Merge PR #153: fix(chat): sync currentChatRef when prefill creates a new chat session

Fixes a silent-drop bug where the dashboard prefill flow created a new chat session but didn't update the in-flight guard ref, so subsequent task-lane submissions had their AI follow-up responses discarded. Includes a Playwright regression test that drives the prefill flow and stubs /ai-sessions/*/chat to verify the second AI turn renders. Also adds a stub ANTHROPIC_API_KEY to the e2e CI job so AI-gated endpoints clear their _require_ai_enabled() check (the chat call itself is intercepted in the browser, so no real Anthropic traffic).
2026-04-26 05:05:54 +00:00
parent 87bb20b8f0 11fe32f4c6
commit 68fcdc6122
7 changed files with 185 additions and 51 deletions
--- a/.ai/CURRENT_TASK.md
+++ b/.ai/CURRENT_TASK.md
@@ -1,21 +1,28 @@
 # CURRENT_TASK.md

+**Task:** Land PR #153 — fix the AssistantChatPage prefill `currentChatRef` bug that silently dropped AI follow-up responses in the task lane.
+
+**Status:** in-progress (CI running on rebased branch)
+
+**Definition of Done:**
+- [ ] PR #153 (`fix/tasklane-prefill-ref`) CI green on the rebased SHA `1559feb`. Backend, frontend, and e2e all pass.
+- [ ] PR #153 merged into `main`.
+- [ ] User-visible verification: from the dashboard, type a prefill, answer a subset of task-lane questions, click *Send N of M Responses* — AI follow-up renders.
+
+**Assumptions:**
+- Rebasing onto post-#150 main pulls in the workflow fixes (no host-port mapping for postgres, no upload-artifact step), so the prior CI failures on this PR are resolved structurally.
+- The new e2e regression spec (`frontend/e2e/assistant-chat-prefill.spec.ts`) doesn't depend on Anthropic — it uses `page.route` to stub `/ai-sessions/*/chat` deterministically, so it should be CI-stable.
+
+**Out of scope (deferred to TODO):**
+- Hardening the `currentChatRef.current !== sentForChatId` silent-return pattern across `handleSend`, `handleTaskSubmit`, `selectChat`, `refreshFacts`, `refreshActiveFix`, `refreshPreview`. PR #153 fixes the specific symptom; the broader audit is its own task in `TODO.md`.
+- Promoting `CI / e2e (pull_request)` to required on `main`. Holding off until two consecutive green PR runs (PR #150 was one; PR #153's run will be the second if it passes).
+
+## Previous task — closed out
+
 **Task:** Land consolidated CI-recovery PR #150 and lock reliable CI gates on `main`.

-**Status:** in-progress
+**Status:** complete (2026-04-26).

-**Definition of Done:**
- [ ] PR #150 (`fix/ci-workflow-config`) merged. `CI / backend (pull_request)`, `CI / frontend (pull_request)`, and `CI / e2e (pull_request)` show success before merge.
- [ ] `CI / backend (pull_request)` added to required status checks on `main` in Gitea branch protection (frontend is already required).
- [ ] Optional: `CI / e2e (pull_request)` confirmed clean across at least one PR run and added to required checks.
-
-**Assumptions:**
- The 8-core homelab Gitea Actions runner can support `-n auto` (8 xdist workers).

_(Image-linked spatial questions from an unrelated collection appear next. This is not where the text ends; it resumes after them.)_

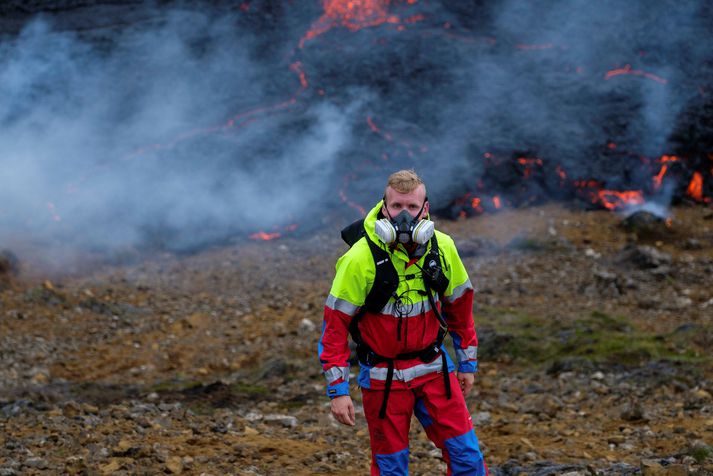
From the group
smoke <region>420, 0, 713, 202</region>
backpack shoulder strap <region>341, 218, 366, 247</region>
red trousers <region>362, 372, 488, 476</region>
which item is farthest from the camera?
smoke <region>420, 0, 713, 202</region>

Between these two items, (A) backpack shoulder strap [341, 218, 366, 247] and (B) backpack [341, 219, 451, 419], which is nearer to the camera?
(B) backpack [341, 219, 451, 419]

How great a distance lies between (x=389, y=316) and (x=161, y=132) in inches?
520

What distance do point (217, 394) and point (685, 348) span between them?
201 inches

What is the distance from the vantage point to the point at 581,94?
1652cm

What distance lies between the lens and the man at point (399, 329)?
4047 millimetres

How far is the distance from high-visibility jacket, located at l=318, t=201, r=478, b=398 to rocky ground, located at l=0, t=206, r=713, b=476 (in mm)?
1828

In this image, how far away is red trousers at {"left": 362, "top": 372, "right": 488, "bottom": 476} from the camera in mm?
4102

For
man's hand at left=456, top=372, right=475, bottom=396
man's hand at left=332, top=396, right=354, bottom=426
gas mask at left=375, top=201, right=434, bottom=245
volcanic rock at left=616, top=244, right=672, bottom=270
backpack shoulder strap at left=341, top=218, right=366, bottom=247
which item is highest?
gas mask at left=375, top=201, right=434, bottom=245

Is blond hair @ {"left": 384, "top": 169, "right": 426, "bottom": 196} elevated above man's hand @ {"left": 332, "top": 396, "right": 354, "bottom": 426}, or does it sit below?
above

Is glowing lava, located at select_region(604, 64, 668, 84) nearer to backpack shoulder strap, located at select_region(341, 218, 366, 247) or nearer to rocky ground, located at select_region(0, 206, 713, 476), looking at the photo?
rocky ground, located at select_region(0, 206, 713, 476)

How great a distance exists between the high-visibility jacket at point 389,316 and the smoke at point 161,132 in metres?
11.3

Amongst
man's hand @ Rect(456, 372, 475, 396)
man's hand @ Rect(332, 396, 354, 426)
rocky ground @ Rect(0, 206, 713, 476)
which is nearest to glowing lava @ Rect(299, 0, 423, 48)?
rocky ground @ Rect(0, 206, 713, 476)

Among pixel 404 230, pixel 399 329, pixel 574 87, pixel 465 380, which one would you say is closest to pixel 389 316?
pixel 399 329

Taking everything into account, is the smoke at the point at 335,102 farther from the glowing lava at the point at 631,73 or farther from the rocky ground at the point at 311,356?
the rocky ground at the point at 311,356
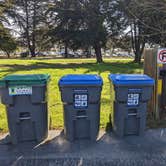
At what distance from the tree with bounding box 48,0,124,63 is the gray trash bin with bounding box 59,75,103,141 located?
1941 cm

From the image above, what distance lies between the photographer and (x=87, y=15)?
23.6 meters

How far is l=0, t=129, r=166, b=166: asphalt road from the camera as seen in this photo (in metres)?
3.78

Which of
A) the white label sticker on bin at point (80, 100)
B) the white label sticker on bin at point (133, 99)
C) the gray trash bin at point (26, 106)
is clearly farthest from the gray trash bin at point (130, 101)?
the gray trash bin at point (26, 106)

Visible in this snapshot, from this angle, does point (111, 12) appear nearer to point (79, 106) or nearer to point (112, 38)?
point (112, 38)

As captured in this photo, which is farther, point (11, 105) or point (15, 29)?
point (15, 29)

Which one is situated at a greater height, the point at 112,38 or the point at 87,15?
the point at 87,15

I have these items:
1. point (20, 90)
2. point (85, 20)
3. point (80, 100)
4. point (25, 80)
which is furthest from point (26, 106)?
point (85, 20)

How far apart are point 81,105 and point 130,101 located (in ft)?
2.64

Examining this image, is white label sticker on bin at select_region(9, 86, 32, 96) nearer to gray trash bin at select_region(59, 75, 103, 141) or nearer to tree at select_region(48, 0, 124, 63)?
gray trash bin at select_region(59, 75, 103, 141)

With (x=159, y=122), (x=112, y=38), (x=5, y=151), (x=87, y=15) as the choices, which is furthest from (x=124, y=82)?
(x=112, y=38)

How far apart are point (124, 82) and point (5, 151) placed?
2124 millimetres

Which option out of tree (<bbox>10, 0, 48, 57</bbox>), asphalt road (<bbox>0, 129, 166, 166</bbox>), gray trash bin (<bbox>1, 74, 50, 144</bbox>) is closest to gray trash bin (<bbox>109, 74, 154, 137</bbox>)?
asphalt road (<bbox>0, 129, 166, 166</bbox>)

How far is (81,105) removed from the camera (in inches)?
170

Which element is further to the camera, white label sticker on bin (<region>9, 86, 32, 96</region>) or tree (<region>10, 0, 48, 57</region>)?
tree (<region>10, 0, 48, 57</region>)
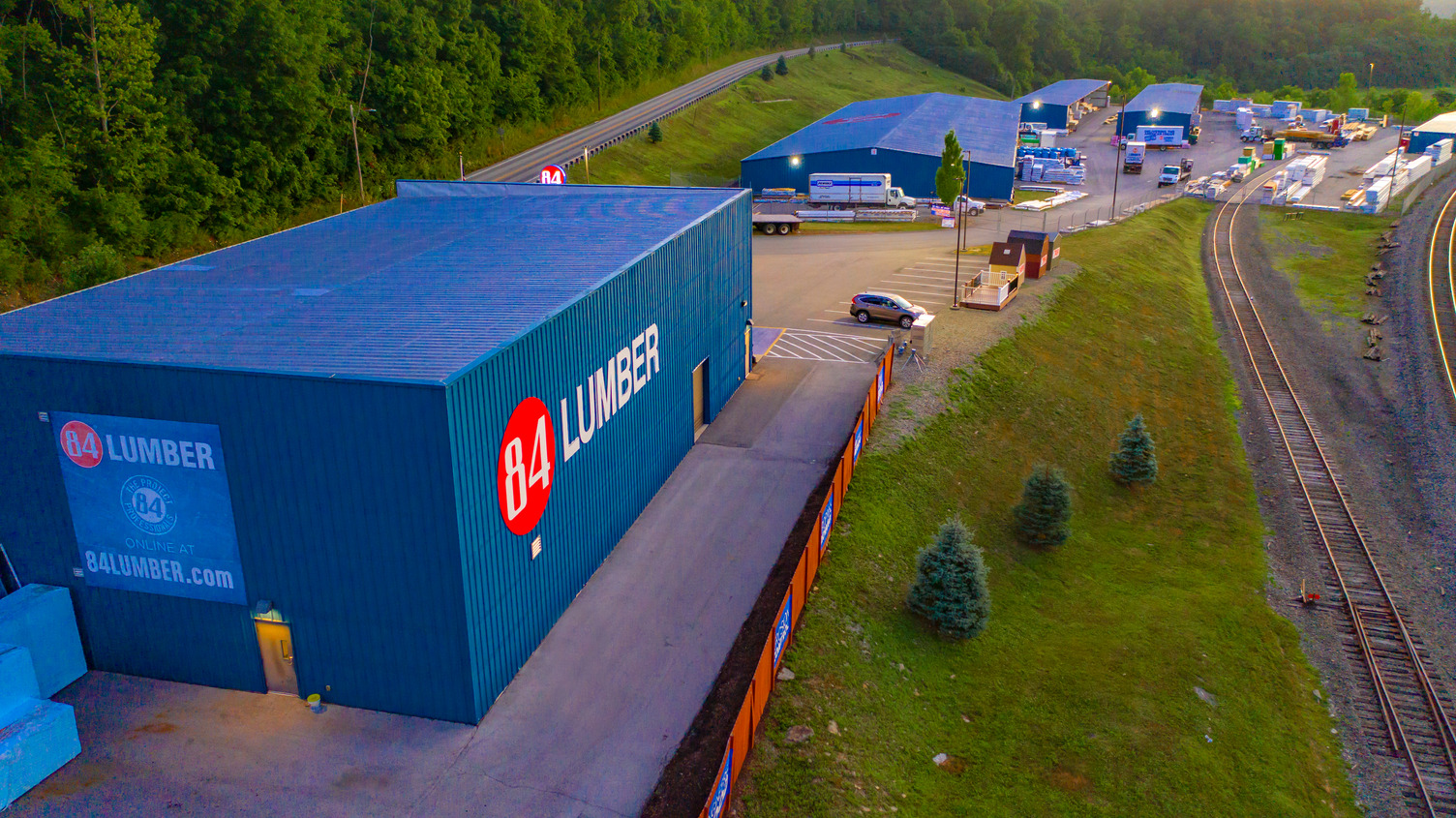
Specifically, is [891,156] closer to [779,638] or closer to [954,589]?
[954,589]

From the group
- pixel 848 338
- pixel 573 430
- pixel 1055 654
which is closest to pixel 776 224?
pixel 848 338

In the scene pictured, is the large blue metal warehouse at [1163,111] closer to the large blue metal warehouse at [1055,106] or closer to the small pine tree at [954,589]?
the large blue metal warehouse at [1055,106]

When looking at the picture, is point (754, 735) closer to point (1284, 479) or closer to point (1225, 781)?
point (1225, 781)

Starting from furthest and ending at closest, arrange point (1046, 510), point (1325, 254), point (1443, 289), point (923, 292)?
point (1325, 254)
point (1443, 289)
point (923, 292)
point (1046, 510)

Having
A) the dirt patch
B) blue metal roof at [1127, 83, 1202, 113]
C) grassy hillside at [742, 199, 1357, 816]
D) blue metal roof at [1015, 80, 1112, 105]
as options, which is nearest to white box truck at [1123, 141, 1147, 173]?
blue metal roof at [1127, 83, 1202, 113]

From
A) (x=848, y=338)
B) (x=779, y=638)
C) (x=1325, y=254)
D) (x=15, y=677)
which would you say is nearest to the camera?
(x=15, y=677)

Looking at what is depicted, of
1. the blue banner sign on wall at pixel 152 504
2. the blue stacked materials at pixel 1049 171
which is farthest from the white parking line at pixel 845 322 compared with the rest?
the blue stacked materials at pixel 1049 171

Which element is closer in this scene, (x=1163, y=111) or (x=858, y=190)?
(x=858, y=190)
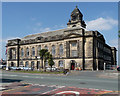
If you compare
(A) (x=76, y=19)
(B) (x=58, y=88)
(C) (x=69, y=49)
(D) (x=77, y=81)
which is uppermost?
(A) (x=76, y=19)

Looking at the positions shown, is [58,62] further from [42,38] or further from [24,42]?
[24,42]

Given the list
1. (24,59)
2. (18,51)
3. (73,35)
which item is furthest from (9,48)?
(73,35)

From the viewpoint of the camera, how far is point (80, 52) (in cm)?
4828

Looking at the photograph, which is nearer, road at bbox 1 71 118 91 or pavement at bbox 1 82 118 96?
pavement at bbox 1 82 118 96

If memory pressure shows up in CI, drop to `-n 4`.
- pytest-cov's xdist support continues to handle the coverage merge and `--cov-fail-under=50` check correctly.
- The per-worker DB creation in `conftest.py` is idempotent and racing workers on first import won't all try to CREATE DATABASE simultaneously — postgres serializes that, but if it surfaces issues, wrap with an advisory lock.
-
-**Out of scope:**
- Frontend lint warnings (23 remain after #149).
- The 23 react-hooks/exhaustive-deps warnings.
- RLS test suite (gated behind `RUN_RLS_TESTS=1`; not in default CI).
- Per-test transactional rollback (would shave another 30-40% off backend time but is a much bigger refactor — capture in TODO if interested).
+- PR #150 merged as commit `87bb20b` on `main`. Backend, frontend, and e2e all green on the merge SHA.
+- `CI / backend (pull_request)` added to required status checks on `main` (alongside the pre-existing `CI / frontend (pull_request)` requirement).
+- `CI / e2e (pull_request)` left as not-required pending one more green PR run.
--- a/.ai/HANDOFF.md
+++ b/.ai/HANDOFF.md
@@ -2,63 +2,54 @@

 # HANDOFF.md

-**Last updated:** 2026-04-25 16:41 EDT
+**Last updated:** 2026-04-26 03:50 EDT

-**Active task:** Land PR #150 (the consolidated CI-recovery PR), then enable backend and eventually e2e gates on `main`. See [CURRENT_TASK.md](CURRENT_TASK.md).
+**Active task:** Ship PR #153 — the AssistantChatPage prefill `currentChatRef` bug fix. See [CURRENT_TASK.md](CURRENT_TASK.md).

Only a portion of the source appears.